How Real Madrid and Barcelona became the same team

David Beckham played for Real Madrid because, well, of course David Beckham played for Real Madrid.

Madrid signed soccer’s first — and perhaps only — pop superstar from Manchester United in 2003 for €35 million. Like so many of the Galacticos-era moves from president Florentino Perez’s first stint as club president, the transaction only seemed vaguely connected with “wanting to win soccer games.” Beckham was insanely famous, so Perez had to have him.

It all seemed inevitable in hindsight, but it really wasn’t.

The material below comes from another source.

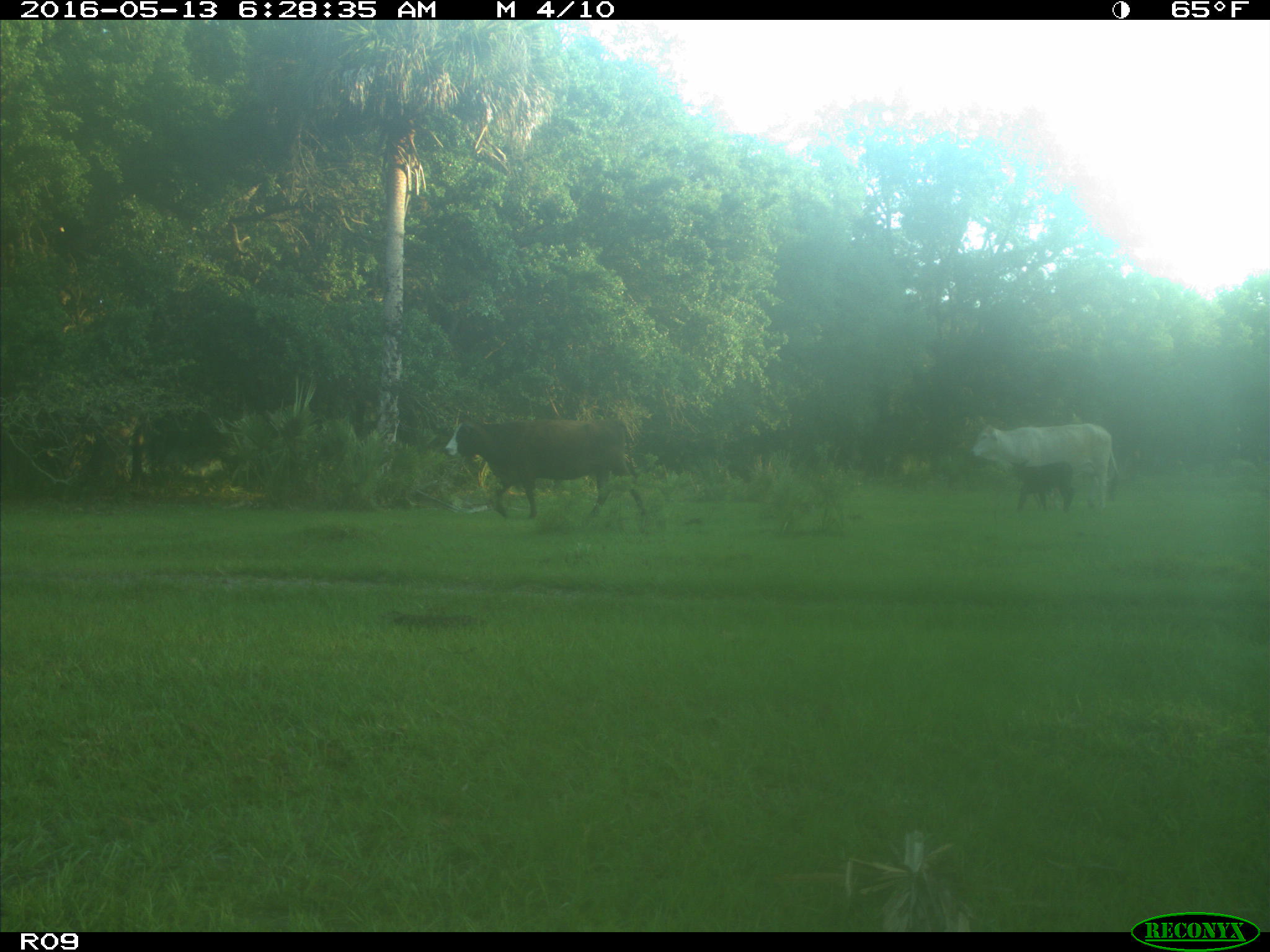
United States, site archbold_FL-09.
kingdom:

In 2003, current Barcelona president Joan Laporta was elected to his first term after running on a platform of “I will sign David Beckham.” He got elected by the supporters, but failed to follow through. Ferran Soriano, Laporta’s then-VP and now the CEO at City Football Group, later admitted that the club also missed out on signing an 18-year-old Cristiano Ronaldo from Sporting Lisbon that same year: “We thought €18 million was too high a price.”

Can you imagine if Barcelona had signed both Beckham and Ronaldo in the summer of 2003?

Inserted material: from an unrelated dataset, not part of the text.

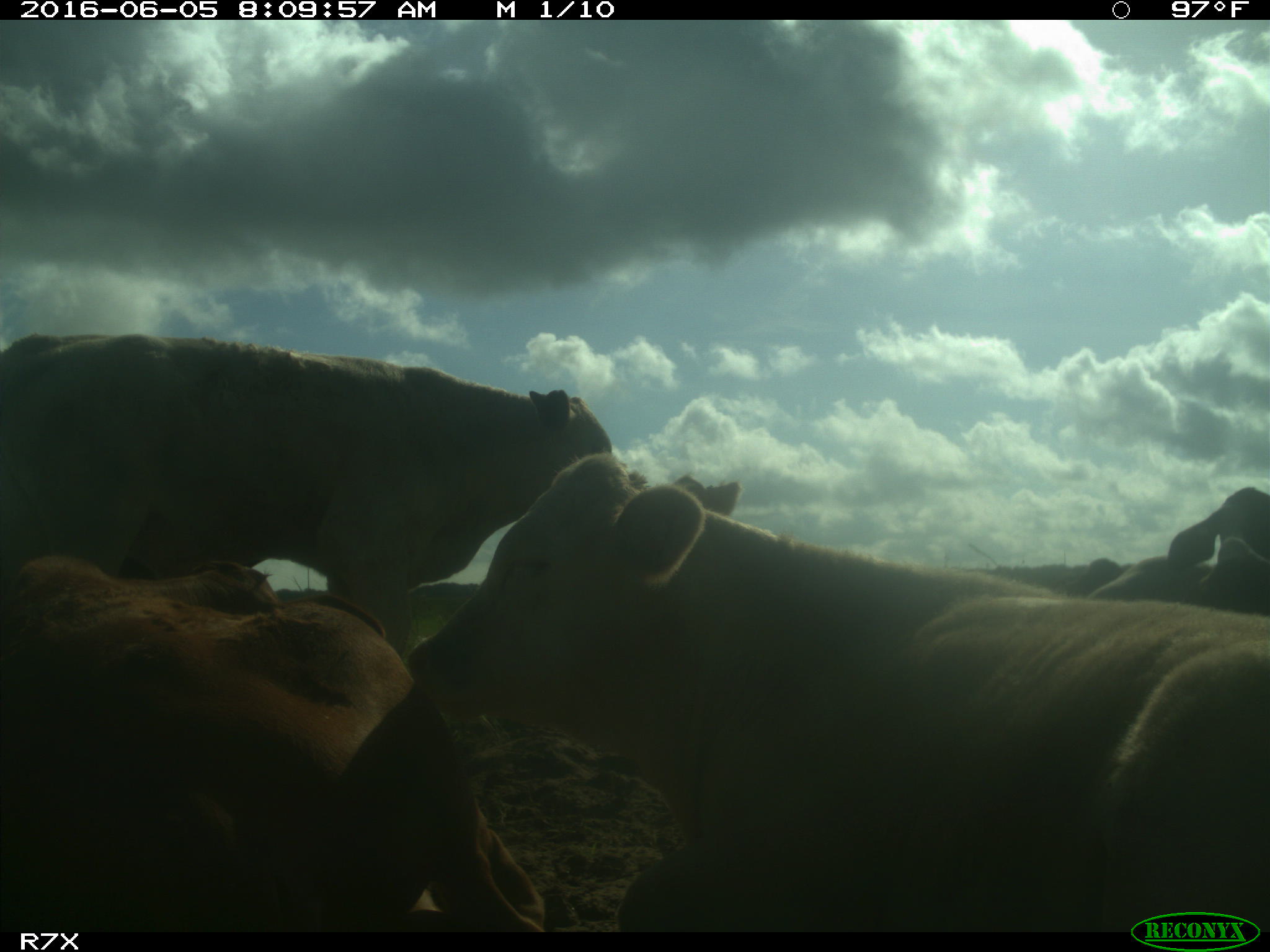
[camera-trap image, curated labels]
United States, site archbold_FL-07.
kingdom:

From that point on, the clubs seemed to fork off in opposite directions. As Madrid gobbled up every superstar in sight, Barcelona built from within and cultivated an extreme identity around always having the ball. It’s hard to envision such a strong divergence with Ronaldo and Beckham wearing the blaugrana, but it’s not hard to envision what the past 20 years might’ve looked like in that alternate reality.

It would have looked like what we’re going to see on Sunday (10:15 a.m. ET, ESPN+) — two wealthy clubs that are starting to look a lot like each other.